▸ TEXT PASSAGE
Databases traditionally used to be structured entities that operated solely on the ability to correlate information stored in them using explicitly defined relationships. Even prior to the advent of big data, this outlook was turning out to be a limiting factor in how large amounts of stored information could be leveraged, this led to the evolution of non relational database systems. Before going into them in detail, a basic primer on their data transfer protocols will be helpful in understanding their operation.
In order to overcome performance limitation of traditional database systems, some modern databases now use in-memory databases. These systems manage the data in the RAM memory of the server, thus eliminating storage disk input/output. This allows for almost realtime responses from the database, in comparisons to minutes or hours required on traditional database systems. This improvement in the performance is so massive that, entirely new applications are being developed for using IMDB systems. These IMDB systems are also being used for advanced analytics on big data, especially to increase the access speed to data and increase the scoring rate of analytic models for analysis. Examples of IMDB include VoltDB, NuoDB, SolidDB and Apache Spark.
These are the two major systems used to store data prior to it being processed or analysed in a big data application. However, the divide between data storage and data management is a slim one and most database systems also contain various unique attributes that cater them to specific kinds of analysis. (as can be seen from the IMDB example above) One example of a very commonly used Hybrid system that deals with storage as well as awareness of the data is Apache Hadoop33, which is detailed below.
Hadoop consists of two main components: the HDFS for the big data storage, and MapReduce for big data analytics, each of which will be detailed in their respective section.
- The HDFS storage function in Hadoop provides a reliable distributed file system, stored across multiple systems for processing & redundancy reasons. The file system is optimized for large files, as single files are split into blocks and spread across systems known as cluster nodes. Additionally, the data is protected among the nodes by a replication mechanism, which ensures availability even if any node fails. Further, there are two types of nodes: Data Nodes and Name Nodes. Data is stored in the form of file blocks across the multiple Data Nodes while the Name Node acts as an intermediary between the client and the Data Node, where it directs the requesting client to the particular Data Node which contains the requested data.
This operating structure for storing data also has various variations within Hadoop such as HBase for key/value pair type queries (a NoSQL based system), Hive for relational type queries, etc. Hadoop’s redundancy, speed, ability to run on commodity hardware, industry support and rapid pace of development have led to it being almost co-equivalently associated with big data.
Data Awareness, in the context of big data, is the task of creating a scheme of relationships within a set of data, to allow different users of the data to determine a fluid yet valid context and utilise it for their desired tasks. It is a relatively new field, in which most of the work is currently being done on semantic structures to allow data to gain context in an interoperable format, in contrast to the current system where data is given context using unique, model specific constructs. (such as XML Schemes, etc.)

▸ EXTRACTED DATA
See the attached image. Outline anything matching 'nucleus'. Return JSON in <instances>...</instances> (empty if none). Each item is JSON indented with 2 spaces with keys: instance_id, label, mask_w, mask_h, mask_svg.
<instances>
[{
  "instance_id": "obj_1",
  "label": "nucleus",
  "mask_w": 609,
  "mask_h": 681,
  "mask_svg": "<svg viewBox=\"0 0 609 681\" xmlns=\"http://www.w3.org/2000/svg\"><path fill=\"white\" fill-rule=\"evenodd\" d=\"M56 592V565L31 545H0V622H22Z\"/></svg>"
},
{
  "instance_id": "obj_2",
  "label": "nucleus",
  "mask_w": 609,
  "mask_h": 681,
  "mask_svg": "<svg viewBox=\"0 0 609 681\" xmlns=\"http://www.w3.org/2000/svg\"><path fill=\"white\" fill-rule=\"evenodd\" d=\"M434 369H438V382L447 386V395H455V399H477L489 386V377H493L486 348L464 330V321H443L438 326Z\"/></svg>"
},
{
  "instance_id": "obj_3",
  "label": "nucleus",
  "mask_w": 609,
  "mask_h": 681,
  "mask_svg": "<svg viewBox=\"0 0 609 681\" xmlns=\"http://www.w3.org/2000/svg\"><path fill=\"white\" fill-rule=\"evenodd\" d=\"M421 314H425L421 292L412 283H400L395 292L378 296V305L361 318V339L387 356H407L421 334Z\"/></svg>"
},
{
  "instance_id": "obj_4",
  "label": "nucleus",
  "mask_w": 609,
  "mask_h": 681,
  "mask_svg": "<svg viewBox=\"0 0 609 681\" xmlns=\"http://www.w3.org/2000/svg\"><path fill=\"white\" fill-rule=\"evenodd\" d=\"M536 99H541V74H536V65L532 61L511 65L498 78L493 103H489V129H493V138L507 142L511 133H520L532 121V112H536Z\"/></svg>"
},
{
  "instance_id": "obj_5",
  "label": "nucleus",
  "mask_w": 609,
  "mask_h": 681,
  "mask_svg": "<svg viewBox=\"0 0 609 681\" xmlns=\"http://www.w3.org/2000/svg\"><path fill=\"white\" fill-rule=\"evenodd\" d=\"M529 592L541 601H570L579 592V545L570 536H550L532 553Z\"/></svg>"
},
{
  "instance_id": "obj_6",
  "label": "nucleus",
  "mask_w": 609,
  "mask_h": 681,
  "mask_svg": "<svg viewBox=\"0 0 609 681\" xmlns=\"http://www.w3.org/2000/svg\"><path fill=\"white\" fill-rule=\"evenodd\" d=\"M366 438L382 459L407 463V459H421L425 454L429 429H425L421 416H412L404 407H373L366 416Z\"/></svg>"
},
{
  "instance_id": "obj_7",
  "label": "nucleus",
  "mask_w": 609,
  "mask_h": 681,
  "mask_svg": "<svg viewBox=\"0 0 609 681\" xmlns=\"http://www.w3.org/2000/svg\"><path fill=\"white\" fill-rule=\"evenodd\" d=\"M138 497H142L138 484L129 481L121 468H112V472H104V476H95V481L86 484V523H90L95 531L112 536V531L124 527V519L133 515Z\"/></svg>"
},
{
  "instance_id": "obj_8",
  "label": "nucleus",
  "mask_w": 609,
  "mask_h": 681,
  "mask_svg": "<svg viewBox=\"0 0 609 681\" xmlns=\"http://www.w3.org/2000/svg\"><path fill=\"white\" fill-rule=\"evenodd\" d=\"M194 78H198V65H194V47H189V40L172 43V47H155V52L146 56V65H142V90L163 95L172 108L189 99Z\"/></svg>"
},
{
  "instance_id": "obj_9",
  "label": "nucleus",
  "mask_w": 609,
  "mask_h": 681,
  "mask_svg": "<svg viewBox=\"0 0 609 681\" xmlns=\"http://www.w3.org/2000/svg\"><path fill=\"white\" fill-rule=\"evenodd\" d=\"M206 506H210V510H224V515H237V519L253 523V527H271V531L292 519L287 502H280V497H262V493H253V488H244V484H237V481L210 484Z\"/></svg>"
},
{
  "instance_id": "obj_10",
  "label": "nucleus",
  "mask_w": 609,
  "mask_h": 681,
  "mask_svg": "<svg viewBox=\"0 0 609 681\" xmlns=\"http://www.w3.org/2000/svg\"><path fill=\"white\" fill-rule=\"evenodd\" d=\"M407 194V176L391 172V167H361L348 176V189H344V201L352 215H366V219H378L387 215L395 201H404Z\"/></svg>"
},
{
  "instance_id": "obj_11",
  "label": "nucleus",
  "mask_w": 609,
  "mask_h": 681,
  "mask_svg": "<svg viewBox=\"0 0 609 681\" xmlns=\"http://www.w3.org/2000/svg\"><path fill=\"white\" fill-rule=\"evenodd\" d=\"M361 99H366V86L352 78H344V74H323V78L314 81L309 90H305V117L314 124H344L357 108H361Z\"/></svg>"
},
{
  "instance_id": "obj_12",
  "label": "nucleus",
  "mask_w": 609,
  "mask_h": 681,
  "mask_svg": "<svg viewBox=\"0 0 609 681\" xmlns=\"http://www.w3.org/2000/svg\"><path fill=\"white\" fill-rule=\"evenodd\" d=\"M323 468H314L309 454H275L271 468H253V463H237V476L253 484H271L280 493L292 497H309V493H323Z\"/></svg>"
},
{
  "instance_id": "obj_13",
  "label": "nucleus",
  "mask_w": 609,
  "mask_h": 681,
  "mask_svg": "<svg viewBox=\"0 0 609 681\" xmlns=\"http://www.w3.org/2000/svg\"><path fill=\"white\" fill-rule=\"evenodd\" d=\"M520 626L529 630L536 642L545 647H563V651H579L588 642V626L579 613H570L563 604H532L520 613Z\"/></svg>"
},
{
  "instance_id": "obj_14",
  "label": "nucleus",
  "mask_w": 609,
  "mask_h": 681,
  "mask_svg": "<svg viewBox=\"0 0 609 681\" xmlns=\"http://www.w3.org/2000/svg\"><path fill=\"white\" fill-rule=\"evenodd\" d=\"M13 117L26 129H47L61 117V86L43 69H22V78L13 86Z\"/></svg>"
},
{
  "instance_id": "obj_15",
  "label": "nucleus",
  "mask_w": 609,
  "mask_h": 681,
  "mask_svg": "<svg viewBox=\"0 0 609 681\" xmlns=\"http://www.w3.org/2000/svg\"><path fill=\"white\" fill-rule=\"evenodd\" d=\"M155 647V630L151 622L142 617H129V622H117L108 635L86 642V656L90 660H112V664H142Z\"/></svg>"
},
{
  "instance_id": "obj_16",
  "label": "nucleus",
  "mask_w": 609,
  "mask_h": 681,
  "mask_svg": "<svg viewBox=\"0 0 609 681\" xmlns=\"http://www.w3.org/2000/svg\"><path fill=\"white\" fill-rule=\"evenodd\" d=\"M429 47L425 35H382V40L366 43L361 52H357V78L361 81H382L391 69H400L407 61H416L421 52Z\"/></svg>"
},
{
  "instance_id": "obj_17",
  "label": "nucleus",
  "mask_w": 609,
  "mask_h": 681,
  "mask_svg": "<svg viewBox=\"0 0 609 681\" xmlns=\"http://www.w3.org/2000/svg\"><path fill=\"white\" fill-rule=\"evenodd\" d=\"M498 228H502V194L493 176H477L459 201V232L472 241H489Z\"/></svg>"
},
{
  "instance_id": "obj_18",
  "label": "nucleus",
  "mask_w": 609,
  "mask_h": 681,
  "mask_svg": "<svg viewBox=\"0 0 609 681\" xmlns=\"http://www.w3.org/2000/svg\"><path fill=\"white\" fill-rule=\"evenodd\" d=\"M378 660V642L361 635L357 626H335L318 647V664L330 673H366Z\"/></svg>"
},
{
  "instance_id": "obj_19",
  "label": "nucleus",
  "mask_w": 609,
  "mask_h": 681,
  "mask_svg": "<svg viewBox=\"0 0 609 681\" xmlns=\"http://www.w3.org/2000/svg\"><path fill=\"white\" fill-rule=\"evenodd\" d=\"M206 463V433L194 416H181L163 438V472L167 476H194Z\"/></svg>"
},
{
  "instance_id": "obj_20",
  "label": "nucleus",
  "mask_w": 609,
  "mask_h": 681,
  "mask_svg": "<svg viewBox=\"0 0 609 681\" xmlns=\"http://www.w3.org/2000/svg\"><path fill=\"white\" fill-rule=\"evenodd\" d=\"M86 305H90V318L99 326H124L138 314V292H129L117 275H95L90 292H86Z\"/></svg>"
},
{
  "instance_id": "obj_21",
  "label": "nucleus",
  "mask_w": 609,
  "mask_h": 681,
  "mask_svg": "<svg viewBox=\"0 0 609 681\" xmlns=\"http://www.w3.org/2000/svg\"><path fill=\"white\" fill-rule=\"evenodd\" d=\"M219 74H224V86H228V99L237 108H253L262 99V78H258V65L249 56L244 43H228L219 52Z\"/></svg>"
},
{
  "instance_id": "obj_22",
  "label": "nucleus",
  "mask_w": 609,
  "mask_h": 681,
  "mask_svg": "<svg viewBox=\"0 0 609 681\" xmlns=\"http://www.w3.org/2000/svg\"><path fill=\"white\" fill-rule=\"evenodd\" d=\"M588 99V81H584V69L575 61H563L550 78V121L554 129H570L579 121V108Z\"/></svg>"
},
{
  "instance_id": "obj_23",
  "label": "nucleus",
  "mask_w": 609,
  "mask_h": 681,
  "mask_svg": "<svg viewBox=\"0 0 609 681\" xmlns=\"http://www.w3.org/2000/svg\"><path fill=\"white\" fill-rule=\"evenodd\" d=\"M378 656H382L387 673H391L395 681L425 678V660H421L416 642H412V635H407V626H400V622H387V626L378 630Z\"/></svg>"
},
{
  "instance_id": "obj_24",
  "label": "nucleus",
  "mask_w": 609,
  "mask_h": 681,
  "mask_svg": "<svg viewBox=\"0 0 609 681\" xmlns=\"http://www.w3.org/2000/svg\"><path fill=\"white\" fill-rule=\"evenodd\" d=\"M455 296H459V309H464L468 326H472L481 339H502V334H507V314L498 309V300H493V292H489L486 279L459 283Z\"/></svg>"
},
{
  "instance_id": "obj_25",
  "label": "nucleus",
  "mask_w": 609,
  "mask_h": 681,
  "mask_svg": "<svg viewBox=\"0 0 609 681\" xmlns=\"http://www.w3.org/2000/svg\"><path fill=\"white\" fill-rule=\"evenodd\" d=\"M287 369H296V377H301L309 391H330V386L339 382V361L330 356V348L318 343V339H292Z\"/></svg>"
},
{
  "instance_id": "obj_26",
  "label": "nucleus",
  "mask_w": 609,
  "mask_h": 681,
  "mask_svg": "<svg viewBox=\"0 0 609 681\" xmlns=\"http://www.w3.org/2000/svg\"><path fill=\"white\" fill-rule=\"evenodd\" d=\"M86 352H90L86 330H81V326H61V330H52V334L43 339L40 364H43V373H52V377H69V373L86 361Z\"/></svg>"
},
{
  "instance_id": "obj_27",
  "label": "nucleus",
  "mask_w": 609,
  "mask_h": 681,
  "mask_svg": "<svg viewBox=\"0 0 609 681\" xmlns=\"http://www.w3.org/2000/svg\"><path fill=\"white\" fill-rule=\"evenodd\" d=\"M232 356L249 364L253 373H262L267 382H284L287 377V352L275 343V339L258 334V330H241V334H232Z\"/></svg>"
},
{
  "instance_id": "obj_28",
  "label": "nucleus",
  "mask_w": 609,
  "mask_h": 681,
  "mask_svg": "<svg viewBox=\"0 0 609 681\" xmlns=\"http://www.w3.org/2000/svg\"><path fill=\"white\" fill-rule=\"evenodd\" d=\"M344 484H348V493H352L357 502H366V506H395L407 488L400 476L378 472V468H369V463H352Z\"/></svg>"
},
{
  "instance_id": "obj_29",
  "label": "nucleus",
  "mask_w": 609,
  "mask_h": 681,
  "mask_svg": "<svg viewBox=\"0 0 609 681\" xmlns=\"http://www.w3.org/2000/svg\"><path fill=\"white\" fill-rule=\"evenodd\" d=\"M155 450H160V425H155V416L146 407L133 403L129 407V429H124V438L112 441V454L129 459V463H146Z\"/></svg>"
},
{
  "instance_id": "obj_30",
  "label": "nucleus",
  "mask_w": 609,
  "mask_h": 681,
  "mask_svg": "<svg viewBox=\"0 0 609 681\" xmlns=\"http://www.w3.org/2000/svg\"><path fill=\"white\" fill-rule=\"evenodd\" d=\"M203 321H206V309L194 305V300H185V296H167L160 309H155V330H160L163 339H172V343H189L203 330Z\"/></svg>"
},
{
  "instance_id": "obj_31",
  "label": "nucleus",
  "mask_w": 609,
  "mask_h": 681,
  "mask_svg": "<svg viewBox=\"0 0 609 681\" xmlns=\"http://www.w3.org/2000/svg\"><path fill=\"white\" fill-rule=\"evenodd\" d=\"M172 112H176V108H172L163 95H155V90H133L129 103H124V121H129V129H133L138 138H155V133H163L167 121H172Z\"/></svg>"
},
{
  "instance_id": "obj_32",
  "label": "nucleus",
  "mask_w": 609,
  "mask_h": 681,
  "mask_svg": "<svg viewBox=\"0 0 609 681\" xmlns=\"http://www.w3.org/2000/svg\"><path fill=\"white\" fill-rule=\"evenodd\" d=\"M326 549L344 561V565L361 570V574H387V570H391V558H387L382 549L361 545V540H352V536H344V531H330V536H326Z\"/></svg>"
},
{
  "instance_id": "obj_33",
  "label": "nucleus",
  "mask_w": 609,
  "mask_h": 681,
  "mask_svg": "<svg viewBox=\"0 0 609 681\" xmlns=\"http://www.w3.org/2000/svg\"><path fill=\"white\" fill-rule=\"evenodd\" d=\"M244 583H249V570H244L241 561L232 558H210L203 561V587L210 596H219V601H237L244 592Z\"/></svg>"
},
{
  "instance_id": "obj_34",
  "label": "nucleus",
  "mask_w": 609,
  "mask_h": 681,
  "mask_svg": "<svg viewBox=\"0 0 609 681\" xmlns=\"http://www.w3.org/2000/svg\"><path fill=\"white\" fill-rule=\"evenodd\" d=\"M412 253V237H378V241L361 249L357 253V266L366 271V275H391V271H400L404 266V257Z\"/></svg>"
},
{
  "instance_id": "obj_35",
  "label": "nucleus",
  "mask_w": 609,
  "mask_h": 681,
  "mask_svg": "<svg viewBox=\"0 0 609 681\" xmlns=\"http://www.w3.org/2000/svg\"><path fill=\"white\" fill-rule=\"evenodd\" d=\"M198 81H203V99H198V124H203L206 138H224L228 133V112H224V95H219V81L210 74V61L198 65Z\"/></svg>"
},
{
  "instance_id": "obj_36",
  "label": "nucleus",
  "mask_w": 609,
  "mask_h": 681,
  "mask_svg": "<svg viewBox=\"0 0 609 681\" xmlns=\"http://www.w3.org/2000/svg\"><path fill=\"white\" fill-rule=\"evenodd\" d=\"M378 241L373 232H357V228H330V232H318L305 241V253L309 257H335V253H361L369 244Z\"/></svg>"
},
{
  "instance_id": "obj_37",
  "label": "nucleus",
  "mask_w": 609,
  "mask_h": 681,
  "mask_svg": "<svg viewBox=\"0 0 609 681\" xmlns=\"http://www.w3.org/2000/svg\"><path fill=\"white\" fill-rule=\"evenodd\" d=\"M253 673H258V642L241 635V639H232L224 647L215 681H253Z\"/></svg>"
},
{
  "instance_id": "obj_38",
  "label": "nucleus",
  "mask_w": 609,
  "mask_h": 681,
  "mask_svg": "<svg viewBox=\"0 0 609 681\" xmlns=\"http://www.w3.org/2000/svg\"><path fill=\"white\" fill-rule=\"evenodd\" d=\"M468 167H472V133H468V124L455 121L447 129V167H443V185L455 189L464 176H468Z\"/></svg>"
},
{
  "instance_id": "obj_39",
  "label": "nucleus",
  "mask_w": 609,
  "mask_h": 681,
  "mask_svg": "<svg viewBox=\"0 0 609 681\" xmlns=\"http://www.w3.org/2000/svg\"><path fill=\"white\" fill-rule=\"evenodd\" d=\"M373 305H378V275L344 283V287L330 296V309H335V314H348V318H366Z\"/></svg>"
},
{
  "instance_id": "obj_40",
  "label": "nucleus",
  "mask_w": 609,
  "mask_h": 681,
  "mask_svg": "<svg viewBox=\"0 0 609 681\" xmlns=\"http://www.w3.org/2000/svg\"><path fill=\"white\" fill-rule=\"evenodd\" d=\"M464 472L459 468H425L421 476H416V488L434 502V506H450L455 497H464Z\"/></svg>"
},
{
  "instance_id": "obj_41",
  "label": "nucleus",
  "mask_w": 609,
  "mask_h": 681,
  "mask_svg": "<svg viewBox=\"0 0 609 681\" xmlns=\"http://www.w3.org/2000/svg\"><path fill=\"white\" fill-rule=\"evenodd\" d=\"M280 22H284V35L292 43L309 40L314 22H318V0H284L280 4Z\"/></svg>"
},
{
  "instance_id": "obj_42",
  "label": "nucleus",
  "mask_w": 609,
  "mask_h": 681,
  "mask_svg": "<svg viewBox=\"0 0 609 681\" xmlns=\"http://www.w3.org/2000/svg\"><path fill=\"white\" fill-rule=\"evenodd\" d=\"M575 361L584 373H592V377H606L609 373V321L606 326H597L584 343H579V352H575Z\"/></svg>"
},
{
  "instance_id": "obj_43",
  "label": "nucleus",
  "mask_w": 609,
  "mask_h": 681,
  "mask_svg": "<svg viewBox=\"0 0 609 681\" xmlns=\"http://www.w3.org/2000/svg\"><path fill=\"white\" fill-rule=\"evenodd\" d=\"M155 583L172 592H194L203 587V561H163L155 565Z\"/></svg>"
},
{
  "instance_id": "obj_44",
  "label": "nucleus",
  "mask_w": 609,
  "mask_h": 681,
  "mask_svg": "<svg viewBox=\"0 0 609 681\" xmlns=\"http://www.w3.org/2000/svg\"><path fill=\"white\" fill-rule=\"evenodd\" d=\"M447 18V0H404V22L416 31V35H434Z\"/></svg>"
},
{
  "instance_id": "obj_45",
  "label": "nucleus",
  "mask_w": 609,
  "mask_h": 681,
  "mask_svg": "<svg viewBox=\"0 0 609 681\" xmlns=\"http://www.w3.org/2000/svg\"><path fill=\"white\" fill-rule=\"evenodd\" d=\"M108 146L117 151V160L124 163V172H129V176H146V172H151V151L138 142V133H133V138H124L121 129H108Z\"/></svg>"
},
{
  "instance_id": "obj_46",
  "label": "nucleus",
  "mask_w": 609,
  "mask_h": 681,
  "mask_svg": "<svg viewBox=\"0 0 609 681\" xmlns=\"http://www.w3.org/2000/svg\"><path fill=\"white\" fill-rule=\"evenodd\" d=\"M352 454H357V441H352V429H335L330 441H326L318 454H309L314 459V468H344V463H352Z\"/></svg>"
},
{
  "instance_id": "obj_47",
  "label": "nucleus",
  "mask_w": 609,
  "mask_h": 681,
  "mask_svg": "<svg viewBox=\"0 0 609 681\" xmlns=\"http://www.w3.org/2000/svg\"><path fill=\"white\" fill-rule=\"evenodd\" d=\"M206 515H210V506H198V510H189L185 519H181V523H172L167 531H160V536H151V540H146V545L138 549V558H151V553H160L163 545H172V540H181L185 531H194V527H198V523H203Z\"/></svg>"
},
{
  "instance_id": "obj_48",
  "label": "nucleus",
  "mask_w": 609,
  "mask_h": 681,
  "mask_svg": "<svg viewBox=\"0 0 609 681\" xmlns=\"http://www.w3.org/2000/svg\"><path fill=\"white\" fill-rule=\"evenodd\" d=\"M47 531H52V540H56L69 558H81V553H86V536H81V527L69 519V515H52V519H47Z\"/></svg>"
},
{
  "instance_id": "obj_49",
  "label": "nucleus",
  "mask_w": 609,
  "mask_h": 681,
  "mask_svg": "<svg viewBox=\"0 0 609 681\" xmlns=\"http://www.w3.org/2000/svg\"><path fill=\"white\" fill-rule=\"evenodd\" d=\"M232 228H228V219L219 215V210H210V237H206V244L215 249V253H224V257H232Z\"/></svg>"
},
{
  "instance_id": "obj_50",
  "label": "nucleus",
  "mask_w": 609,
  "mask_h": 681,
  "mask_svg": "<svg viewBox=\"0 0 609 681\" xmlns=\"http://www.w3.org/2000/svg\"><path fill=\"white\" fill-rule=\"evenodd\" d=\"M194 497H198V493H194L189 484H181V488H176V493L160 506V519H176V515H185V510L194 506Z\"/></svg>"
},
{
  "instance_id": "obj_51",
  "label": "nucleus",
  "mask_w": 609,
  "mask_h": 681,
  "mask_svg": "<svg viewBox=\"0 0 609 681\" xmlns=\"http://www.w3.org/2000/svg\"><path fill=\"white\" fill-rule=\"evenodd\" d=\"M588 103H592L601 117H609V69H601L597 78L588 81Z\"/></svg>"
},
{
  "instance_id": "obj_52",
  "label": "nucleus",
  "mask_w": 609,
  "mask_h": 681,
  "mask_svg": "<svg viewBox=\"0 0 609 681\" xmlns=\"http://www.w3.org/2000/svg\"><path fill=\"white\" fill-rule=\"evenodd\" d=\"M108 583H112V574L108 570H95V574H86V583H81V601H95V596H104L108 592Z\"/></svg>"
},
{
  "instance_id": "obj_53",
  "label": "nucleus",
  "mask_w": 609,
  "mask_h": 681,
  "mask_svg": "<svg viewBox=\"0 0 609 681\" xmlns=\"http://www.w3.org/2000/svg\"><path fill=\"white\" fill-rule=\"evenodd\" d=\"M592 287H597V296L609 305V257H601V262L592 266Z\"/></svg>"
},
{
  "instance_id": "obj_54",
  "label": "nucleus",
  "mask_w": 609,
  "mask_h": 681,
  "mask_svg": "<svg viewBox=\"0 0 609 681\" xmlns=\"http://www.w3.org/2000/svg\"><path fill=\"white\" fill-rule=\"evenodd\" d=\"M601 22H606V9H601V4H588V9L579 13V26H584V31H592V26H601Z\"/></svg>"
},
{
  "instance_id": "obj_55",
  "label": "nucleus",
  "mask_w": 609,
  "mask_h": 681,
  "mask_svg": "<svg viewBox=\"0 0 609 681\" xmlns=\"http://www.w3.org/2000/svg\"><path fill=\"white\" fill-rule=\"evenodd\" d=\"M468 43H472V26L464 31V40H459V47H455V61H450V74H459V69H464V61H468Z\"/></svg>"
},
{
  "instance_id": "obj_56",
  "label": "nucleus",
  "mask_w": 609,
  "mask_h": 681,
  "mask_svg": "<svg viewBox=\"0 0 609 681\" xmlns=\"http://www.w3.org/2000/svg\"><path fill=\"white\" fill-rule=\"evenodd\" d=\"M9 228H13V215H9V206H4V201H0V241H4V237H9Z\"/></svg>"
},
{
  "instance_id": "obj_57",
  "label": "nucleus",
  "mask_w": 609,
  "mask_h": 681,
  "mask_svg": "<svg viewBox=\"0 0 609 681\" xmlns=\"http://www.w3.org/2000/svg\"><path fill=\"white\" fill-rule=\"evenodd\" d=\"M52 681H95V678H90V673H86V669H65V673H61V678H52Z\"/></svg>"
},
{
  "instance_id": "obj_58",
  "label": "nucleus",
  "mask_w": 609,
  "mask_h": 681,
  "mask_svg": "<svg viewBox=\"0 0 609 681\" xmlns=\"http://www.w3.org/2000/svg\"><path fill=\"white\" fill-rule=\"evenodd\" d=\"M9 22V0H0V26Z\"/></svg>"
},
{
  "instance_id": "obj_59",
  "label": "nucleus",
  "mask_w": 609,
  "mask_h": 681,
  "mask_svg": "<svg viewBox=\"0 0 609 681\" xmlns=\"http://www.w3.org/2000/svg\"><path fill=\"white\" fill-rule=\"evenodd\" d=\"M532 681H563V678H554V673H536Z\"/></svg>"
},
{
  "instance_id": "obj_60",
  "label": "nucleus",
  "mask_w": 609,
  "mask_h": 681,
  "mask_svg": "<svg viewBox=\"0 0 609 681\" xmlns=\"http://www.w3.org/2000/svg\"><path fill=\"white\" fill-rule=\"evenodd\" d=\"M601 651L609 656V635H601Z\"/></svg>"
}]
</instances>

▸ STATED PROBLEM
Please continue the big data storage passage above from its last sentence, writing the next few sentences.

▸ IN RESPONSE
Some of the original work on this field was carried out in the form of utilising the Resource Description Framework (RDF), which was built primarily to allow describing of data in a portable manner, especially being agnostic towards platforms and systems for Semantic Web at the W3C. SPARQL is the language used to implement RDF based designs but both largely remain underutilised in both the public domain as well as big data. Authors such as Kurt
Cagle and Bob DuCharme predict its explosion in the next couple of years. Companies have also started realising the value of interoperable context, with Oracle Spatial and IBM’s DB2 already including RDF and SPARQL support in the past 3 years.
While underutilised, the rapid developments taking place in the field will make the impact that data awareness may have on big data as big as Hadoop and maybe even SQL. Some aspects of it are already beginning to be used in Artificial Intelligence, Natural Language Processing, etc. with tremendous scope for development.
Data Processing & Analytics
Data Processing largely has three primary goals: a. determines if the data collected is internally consistent; b. make the data meaningful to other systems or users using either metaphors or analogy they can understand; and (what many consider most importantly) provide predictions about future events and behaviours based upon past data and trends.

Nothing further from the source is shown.